COLLECTED MATERIAL.
+++

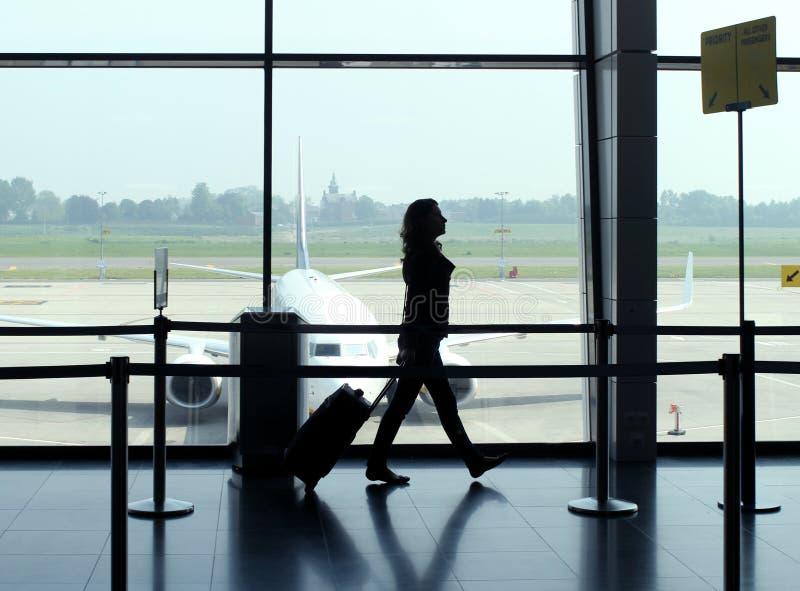 Женщина перемещения в авиапорте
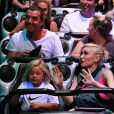 La chanteuse Gwen Stefani, son mari Gavin Rossdale et leur fils Zuma s'amusent à Disneyland à Anaheim, le 6 octobre 2014.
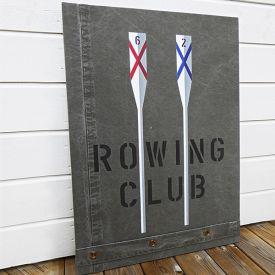 Tavla med åror målade i vitt, rött och blått i New England stil med texten ROWING CLUB.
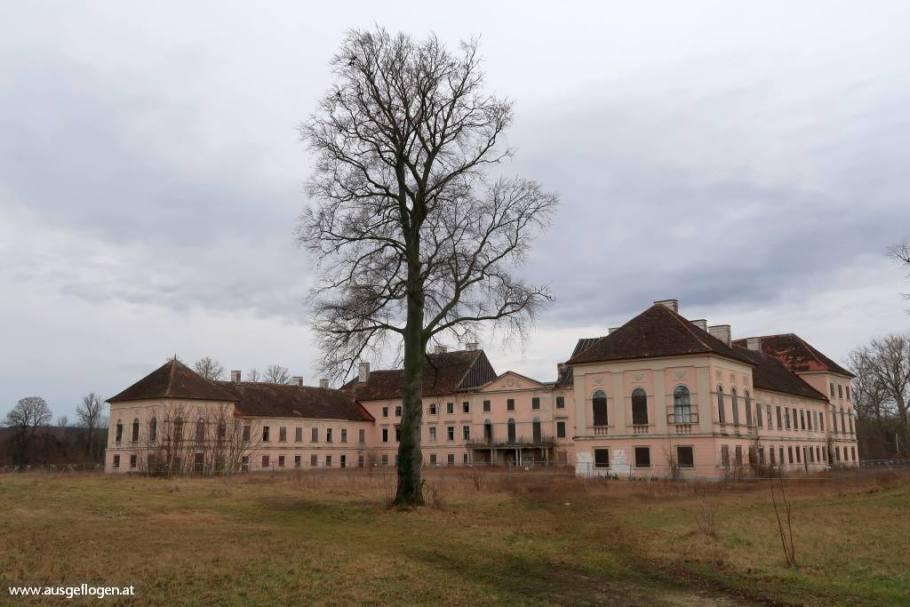 Lost Places Niederösterreich altes Schloss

+++

BRIEF.
Set the preceding data down again word for word, omitting images.

YOUR RESPONSE.
 Женщина перемещения в авиапорте
 La chanteuse Gwen Stefani, son mari Gavin Rossdale et leur fils Zuma s'amusent à Disneyland à Anaheim, le 6 octobre 2014.
 Tavla med åror målade i vitt, rött och blått i New England stil med texten ROWING CLUB.
 Lost Places Niederösterreich altes Schloss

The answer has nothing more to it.